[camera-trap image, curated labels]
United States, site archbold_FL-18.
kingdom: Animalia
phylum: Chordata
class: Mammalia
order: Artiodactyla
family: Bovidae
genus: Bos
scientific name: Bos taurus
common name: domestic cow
* * * * *
:: Task brief ::
Write the records again exactly as they stand.

:: Your response ::
[camera-trap image, curated labels]
United States, site archbold_FL-18.
kingdom: Animalia
phylum: Chordata
class: Mammalia
order: Artiodactyla
family: Bovidae
genus: Bos
scientific name: Bos taurus
common name: domestic cow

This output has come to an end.